**Short problem 1**.
In the court opinion, on what date was the arbitration award filed?
**Short problem 2**.
Reproduce the court opinion from "The underlying actions" up to and including "and ordered arbitration.".

## START Provided text

Let a writ issue directing the trial court to dismiss the action of plaintiff for failure to bring the matter to trial within the period of time described in CCP § 583, subdivision (b) or within a reasonable period of time thereafter.

I dissent.

This writ proceeding deals with admitted facts.

The underlying actions now dismissed under section 583(b) by this court's order had been originally set for trial on February 11, 1980, comfortably within the 5-year period prescribed by that section.

At a settlement conference theretofore ordered and held on January 25, 1980, a superior court judge acting pursuant to the provisions of Code of Civil Procedure, Chapter 2.5, sections 1141.10–1141.32 (Judicial Arbitration) and specifically sections 1141.11 and 1411.16, determined that the amount in controversy would not exceed $15,000, vacated the trial date and ordered arbitration.

An arbitration was held.   An award was made in favor of plaintiff in the underlying action (RPI in this proceeding) in the sum of $12,000 against Dr. Moran, defendant in the underlying action, petitioner herein.   Two other defendants to the arbitration were dismissed.   The award was filed on April 17, 1981.  Section 1141.17 provides, however, that an arbitration “shall toll the running of such period until the filing of the arbitration award.”   As a consequence the five year limitation set up in section 583(b) had been extended 41 days.

Plaintiff accepted the award.   Defendant Moran, however, on or about May 3, 1981, the 20th and last day of the period permitted for that purpose (Judicial Arbitration Rules of Court, Rule 1616), filed a written request for a trial de novo.1  Any party to the action or the clerk of the court had 21 days left to calendar the de novo request.

## END Provided text
## START Stored records

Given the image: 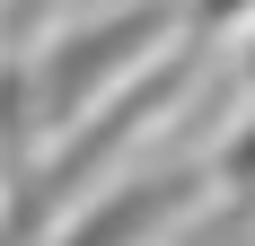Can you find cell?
Wrapping results in <instances>:
<instances>
[{
  "mask_svg": "<svg viewBox=\"0 0 255 246\" xmlns=\"http://www.w3.org/2000/svg\"><path fill=\"white\" fill-rule=\"evenodd\" d=\"M220 176H229V185H255V123L238 132V141H229V158H220Z\"/></svg>",
  "mask_w": 255,
  "mask_h": 246,
  "instance_id": "3957f363",
  "label": "cell"
},
{
  "mask_svg": "<svg viewBox=\"0 0 255 246\" xmlns=\"http://www.w3.org/2000/svg\"><path fill=\"white\" fill-rule=\"evenodd\" d=\"M185 202H194V176H141L124 194H106L62 246H141V238H158V229L176 220Z\"/></svg>",
  "mask_w": 255,
  "mask_h": 246,
  "instance_id": "7a4b0ae2",
  "label": "cell"
},
{
  "mask_svg": "<svg viewBox=\"0 0 255 246\" xmlns=\"http://www.w3.org/2000/svg\"><path fill=\"white\" fill-rule=\"evenodd\" d=\"M158 35H176V0H141V9H124V18H106V26H79V35H62V44H44V71H35V132L71 141L79 115H97L106 88H115Z\"/></svg>",
  "mask_w": 255,
  "mask_h": 246,
  "instance_id": "6da1fadb",
  "label": "cell"
},
{
  "mask_svg": "<svg viewBox=\"0 0 255 246\" xmlns=\"http://www.w3.org/2000/svg\"><path fill=\"white\" fill-rule=\"evenodd\" d=\"M247 79H255V44H247Z\"/></svg>",
  "mask_w": 255,
  "mask_h": 246,
  "instance_id": "277c9868",
  "label": "cell"
}]
</instances>
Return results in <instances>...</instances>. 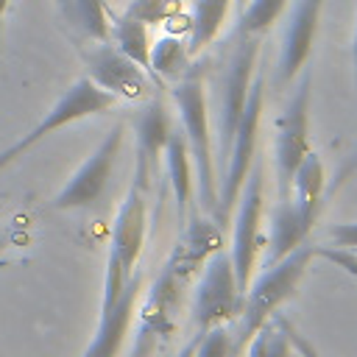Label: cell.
<instances>
[{
	"mask_svg": "<svg viewBox=\"0 0 357 357\" xmlns=\"http://www.w3.org/2000/svg\"><path fill=\"white\" fill-rule=\"evenodd\" d=\"M315 257V248L310 243H301L298 248H293L287 257H282L279 262H273L271 268H265L257 282L248 287V296H243L240 304V329L237 335H231V357H237L245 343L254 337V332L271 321V315L296 293L310 259Z\"/></svg>",
	"mask_w": 357,
	"mask_h": 357,
	"instance_id": "cell-1",
	"label": "cell"
},
{
	"mask_svg": "<svg viewBox=\"0 0 357 357\" xmlns=\"http://www.w3.org/2000/svg\"><path fill=\"white\" fill-rule=\"evenodd\" d=\"M173 100L178 106L184 123V139L190 148V159L198 176V195L206 215H215L218 206V178H215V156H212V137H209V112H206V92L204 78L198 73H187L173 86Z\"/></svg>",
	"mask_w": 357,
	"mask_h": 357,
	"instance_id": "cell-2",
	"label": "cell"
},
{
	"mask_svg": "<svg viewBox=\"0 0 357 357\" xmlns=\"http://www.w3.org/2000/svg\"><path fill=\"white\" fill-rule=\"evenodd\" d=\"M262 100H265V75L254 73L251 89H248L240 123L234 128L229 156H226V176L218 184V206H215L212 218L218 223H223V226H226V220H229V215H231V209L237 204V195H240V190L245 184V176L251 170V162H254L257 131H259V117H262Z\"/></svg>",
	"mask_w": 357,
	"mask_h": 357,
	"instance_id": "cell-3",
	"label": "cell"
},
{
	"mask_svg": "<svg viewBox=\"0 0 357 357\" xmlns=\"http://www.w3.org/2000/svg\"><path fill=\"white\" fill-rule=\"evenodd\" d=\"M117 103V98L106 89H100L92 78H78L70 84V89L50 106V112L39 120L36 128H31L28 134H22L14 145H8L6 151H0V170L8 167L14 159H20L25 151H31L33 145H39L45 137H50L53 131L70 126V123H78L84 117H92V114H103L109 112L112 106Z\"/></svg>",
	"mask_w": 357,
	"mask_h": 357,
	"instance_id": "cell-4",
	"label": "cell"
},
{
	"mask_svg": "<svg viewBox=\"0 0 357 357\" xmlns=\"http://www.w3.org/2000/svg\"><path fill=\"white\" fill-rule=\"evenodd\" d=\"M243 293L234 279L231 257L220 248L204 262V276L192 296V321L195 329L204 335L212 326H226L240 315Z\"/></svg>",
	"mask_w": 357,
	"mask_h": 357,
	"instance_id": "cell-5",
	"label": "cell"
},
{
	"mask_svg": "<svg viewBox=\"0 0 357 357\" xmlns=\"http://www.w3.org/2000/svg\"><path fill=\"white\" fill-rule=\"evenodd\" d=\"M262 187H265V167L262 162H251V170L245 176V184L237 195V218H234V234H231V265L240 293L245 296L257 262V251L262 245L259 237V220H262Z\"/></svg>",
	"mask_w": 357,
	"mask_h": 357,
	"instance_id": "cell-6",
	"label": "cell"
},
{
	"mask_svg": "<svg viewBox=\"0 0 357 357\" xmlns=\"http://www.w3.org/2000/svg\"><path fill=\"white\" fill-rule=\"evenodd\" d=\"M184 282L176 276L173 262L165 259L159 276L145 293V301L139 307V326L134 337V349L128 357H151L159 343H165L176 332V310Z\"/></svg>",
	"mask_w": 357,
	"mask_h": 357,
	"instance_id": "cell-7",
	"label": "cell"
},
{
	"mask_svg": "<svg viewBox=\"0 0 357 357\" xmlns=\"http://www.w3.org/2000/svg\"><path fill=\"white\" fill-rule=\"evenodd\" d=\"M310 86L312 75L304 70L296 95L287 100L284 112L276 120V176H279V198H287L293 173L310 148Z\"/></svg>",
	"mask_w": 357,
	"mask_h": 357,
	"instance_id": "cell-8",
	"label": "cell"
},
{
	"mask_svg": "<svg viewBox=\"0 0 357 357\" xmlns=\"http://www.w3.org/2000/svg\"><path fill=\"white\" fill-rule=\"evenodd\" d=\"M123 134H126V126L123 123H114L112 131L86 156V162L59 190V195L50 204L53 209H84V206H92L103 195V190H106V184L112 178L114 159H117V153L123 148Z\"/></svg>",
	"mask_w": 357,
	"mask_h": 357,
	"instance_id": "cell-9",
	"label": "cell"
},
{
	"mask_svg": "<svg viewBox=\"0 0 357 357\" xmlns=\"http://www.w3.org/2000/svg\"><path fill=\"white\" fill-rule=\"evenodd\" d=\"M257 53H259V36L254 33H243L231 61H229V73L223 78V100H220V120H218V131H220V156H229L231 148V137L234 128L240 123L248 89H251V78L257 73Z\"/></svg>",
	"mask_w": 357,
	"mask_h": 357,
	"instance_id": "cell-10",
	"label": "cell"
},
{
	"mask_svg": "<svg viewBox=\"0 0 357 357\" xmlns=\"http://www.w3.org/2000/svg\"><path fill=\"white\" fill-rule=\"evenodd\" d=\"M81 56L86 64V78H92L100 89L112 92L114 98L142 100L148 95V73L134 64L126 53H120L112 42H95Z\"/></svg>",
	"mask_w": 357,
	"mask_h": 357,
	"instance_id": "cell-11",
	"label": "cell"
},
{
	"mask_svg": "<svg viewBox=\"0 0 357 357\" xmlns=\"http://www.w3.org/2000/svg\"><path fill=\"white\" fill-rule=\"evenodd\" d=\"M139 296H142V271H134L131 279L126 282L123 293L114 301H100L98 329L81 357H117L120 354L126 335L131 329Z\"/></svg>",
	"mask_w": 357,
	"mask_h": 357,
	"instance_id": "cell-12",
	"label": "cell"
},
{
	"mask_svg": "<svg viewBox=\"0 0 357 357\" xmlns=\"http://www.w3.org/2000/svg\"><path fill=\"white\" fill-rule=\"evenodd\" d=\"M145 234H148L145 190L131 184L120 209H117V218H114V226H112V245H109V259L117 262L126 276H131L137 271V259L142 254Z\"/></svg>",
	"mask_w": 357,
	"mask_h": 357,
	"instance_id": "cell-13",
	"label": "cell"
},
{
	"mask_svg": "<svg viewBox=\"0 0 357 357\" xmlns=\"http://www.w3.org/2000/svg\"><path fill=\"white\" fill-rule=\"evenodd\" d=\"M321 8H324V0H296L293 17L284 28L282 47H279V78L284 84L293 81L310 61Z\"/></svg>",
	"mask_w": 357,
	"mask_h": 357,
	"instance_id": "cell-14",
	"label": "cell"
},
{
	"mask_svg": "<svg viewBox=\"0 0 357 357\" xmlns=\"http://www.w3.org/2000/svg\"><path fill=\"white\" fill-rule=\"evenodd\" d=\"M134 131H137V159H134V181L139 190L148 192L151 187V176L159 167V156L167 145V137L173 131L170 126V114L165 109L162 100H151L134 120Z\"/></svg>",
	"mask_w": 357,
	"mask_h": 357,
	"instance_id": "cell-15",
	"label": "cell"
},
{
	"mask_svg": "<svg viewBox=\"0 0 357 357\" xmlns=\"http://www.w3.org/2000/svg\"><path fill=\"white\" fill-rule=\"evenodd\" d=\"M223 248V229L212 215H195L190 220H184L181 237L176 240L173 251H170V262L173 271L181 282H187L195 271H201V265Z\"/></svg>",
	"mask_w": 357,
	"mask_h": 357,
	"instance_id": "cell-16",
	"label": "cell"
},
{
	"mask_svg": "<svg viewBox=\"0 0 357 357\" xmlns=\"http://www.w3.org/2000/svg\"><path fill=\"white\" fill-rule=\"evenodd\" d=\"M293 187H296V212L301 218V226L307 231H312L318 212H321V201H324V187H326V170L324 162L315 151H310L301 165L293 173Z\"/></svg>",
	"mask_w": 357,
	"mask_h": 357,
	"instance_id": "cell-17",
	"label": "cell"
},
{
	"mask_svg": "<svg viewBox=\"0 0 357 357\" xmlns=\"http://www.w3.org/2000/svg\"><path fill=\"white\" fill-rule=\"evenodd\" d=\"M310 231L301 226V218L296 212V204L287 198H279L276 209L271 212V234H268V257H265V268H271L273 262H279L282 257H287L293 248H298L301 243H307Z\"/></svg>",
	"mask_w": 357,
	"mask_h": 357,
	"instance_id": "cell-18",
	"label": "cell"
},
{
	"mask_svg": "<svg viewBox=\"0 0 357 357\" xmlns=\"http://www.w3.org/2000/svg\"><path fill=\"white\" fill-rule=\"evenodd\" d=\"M165 165H167V178L176 195V206H178V220H187V209H190V198H192V159H190V148L184 134L170 131L167 145H165Z\"/></svg>",
	"mask_w": 357,
	"mask_h": 357,
	"instance_id": "cell-19",
	"label": "cell"
},
{
	"mask_svg": "<svg viewBox=\"0 0 357 357\" xmlns=\"http://www.w3.org/2000/svg\"><path fill=\"white\" fill-rule=\"evenodd\" d=\"M64 22L92 39V42H109V6L106 0H56Z\"/></svg>",
	"mask_w": 357,
	"mask_h": 357,
	"instance_id": "cell-20",
	"label": "cell"
},
{
	"mask_svg": "<svg viewBox=\"0 0 357 357\" xmlns=\"http://www.w3.org/2000/svg\"><path fill=\"white\" fill-rule=\"evenodd\" d=\"M109 42L120 50V53H126L134 64H139L145 73H151V61H148V56H151V31H148V25L145 22H139V20H134V17H109Z\"/></svg>",
	"mask_w": 357,
	"mask_h": 357,
	"instance_id": "cell-21",
	"label": "cell"
},
{
	"mask_svg": "<svg viewBox=\"0 0 357 357\" xmlns=\"http://www.w3.org/2000/svg\"><path fill=\"white\" fill-rule=\"evenodd\" d=\"M231 0H192V17H190V39H187V50L190 56L201 53L220 31L226 11H229Z\"/></svg>",
	"mask_w": 357,
	"mask_h": 357,
	"instance_id": "cell-22",
	"label": "cell"
},
{
	"mask_svg": "<svg viewBox=\"0 0 357 357\" xmlns=\"http://www.w3.org/2000/svg\"><path fill=\"white\" fill-rule=\"evenodd\" d=\"M151 75L153 78H170L178 81L190 73V50L187 42L176 33H167L156 42H151Z\"/></svg>",
	"mask_w": 357,
	"mask_h": 357,
	"instance_id": "cell-23",
	"label": "cell"
},
{
	"mask_svg": "<svg viewBox=\"0 0 357 357\" xmlns=\"http://www.w3.org/2000/svg\"><path fill=\"white\" fill-rule=\"evenodd\" d=\"M245 346H248V357H290V343L273 318L265 321Z\"/></svg>",
	"mask_w": 357,
	"mask_h": 357,
	"instance_id": "cell-24",
	"label": "cell"
},
{
	"mask_svg": "<svg viewBox=\"0 0 357 357\" xmlns=\"http://www.w3.org/2000/svg\"><path fill=\"white\" fill-rule=\"evenodd\" d=\"M284 6H287V0H251V6L240 17V33L259 36L262 31H268L279 20Z\"/></svg>",
	"mask_w": 357,
	"mask_h": 357,
	"instance_id": "cell-25",
	"label": "cell"
},
{
	"mask_svg": "<svg viewBox=\"0 0 357 357\" xmlns=\"http://www.w3.org/2000/svg\"><path fill=\"white\" fill-rule=\"evenodd\" d=\"M123 14L139 20V22H145L151 28V25L167 22L170 17L181 14V0H131Z\"/></svg>",
	"mask_w": 357,
	"mask_h": 357,
	"instance_id": "cell-26",
	"label": "cell"
},
{
	"mask_svg": "<svg viewBox=\"0 0 357 357\" xmlns=\"http://www.w3.org/2000/svg\"><path fill=\"white\" fill-rule=\"evenodd\" d=\"M192 357H231V335L226 326H212L201 335Z\"/></svg>",
	"mask_w": 357,
	"mask_h": 357,
	"instance_id": "cell-27",
	"label": "cell"
},
{
	"mask_svg": "<svg viewBox=\"0 0 357 357\" xmlns=\"http://www.w3.org/2000/svg\"><path fill=\"white\" fill-rule=\"evenodd\" d=\"M271 318H273V321H276V326L284 332V337H287L290 349H296V354H298V357H321V354H318V349L312 346V340H310V337H304V335L296 329V324H293L290 318H284V315H279V312H273Z\"/></svg>",
	"mask_w": 357,
	"mask_h": 357,
	"instance_id": "cell-28",
	"label": "cell"
},
{
	"mask_svg": "<svg viewBox=\"0 0 357 357\" xmlns=\"http://www.w3.org/2000/svg\"><path fill=\"white\" fill-rule=\"evenodd\" d=\"M315 254H321L324 259L335 262L337 268H343L349 276L357 279V257H354V251H346V248H318Z\"/></svg>",
	"mask_w": 357,
	"mask_h": 357,
	"instance_id": "cell-29",
	"label": "cell"
},
{
	"mask_svg": "<svg viewBox=\"0 0 357 357\" xmlns=\"http://www.w3.org/2000/svg\"><path fill=\"white\" fill-rule=\"evenodd\" d=\"M329 234H332L335 248L357 251V223H337V226H332Z\"/></svg>",
	"mask_w": 357,
	"mask_h": 357,
	"instance_id": "cell-30",
	"label": "cell"
},
{
	"mask_svg": "<svg viewBox=\"0 0 357 357\" xmlns=\"http://www.w3.org/2000/svg\"><path fill=\"white\" fill-rule=\"evenodd\" d=\"M198 340H201V332H195V335H192V340H190V343H187V346H184V349H181L176 357H192V354H195V346H198Z\"/></svg>",
	"mask_w": 357,
	"mask_h": 357,
	"instance_id": "cell-31",
	"label": "cell"
},
{
	"mask_svg": "<svg viewBox=\"0 0 357 357\" xmlns=\"http://www.w3.org/2000/svg\"><path fill=\"white\" fill-rule=\"evenodd\" d=\"M351 59H354V84H357V20H354V42H351Z\"/></svg>",
	"mask_w": 357,
	"mask_h": 357,
	"instance_id": "cell-32",
	"label": "cell"
},
{
	"mask_svg": "<svg viewBox=\"0 0 357 357\" xmlns=\"http://www.w3.org/2000/svg\"><path fill=\"white\" fill-rule=\"evenodd\" d=\"M6 8H8V0H0V31H3V14H6Z\"/></svg>",
	"mask_w": 357,
	"mask_h": 357,
	"instance_id": "cell-33",
	"label": "cell"
},
{
	"mask_svg": "<svg viewBox=\"0 0 357 357\" xmlns=\"http://www.w3.org/2000/svg\"><path fill=\"white\" fill-rule=\"evenodd\" d=\"M6 243H8V240H6V237H0V254L6 251Z\"/></svg>",
	"mask_w": 357,
	"mask_h": 357,
	"instance_id": "cell-34",
	"label": "cell"
}]
</instances>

## END Stored records

**Problem solution 1**.
April 17, 1981.

**Problem solution 2**.
The underlying actions now dismissed under section 583(b) by this court's order had been originally set for trial on February 11, 1980, comfortably within the 5-year period prescribed by that section.

At a settlement conference theretofore ordered and held on January 25, 1980, a superior court judge acting pursuant to the provisions of Code of Civil Procedure, Chapter 2.5, sections 1141.10–1141.32 (Judicial Arbitration) and specifically sections 1141.11 and 1411.16, determined that the amount in controversy would not exceed $15,000, vacated the trial date and ordered arbitration.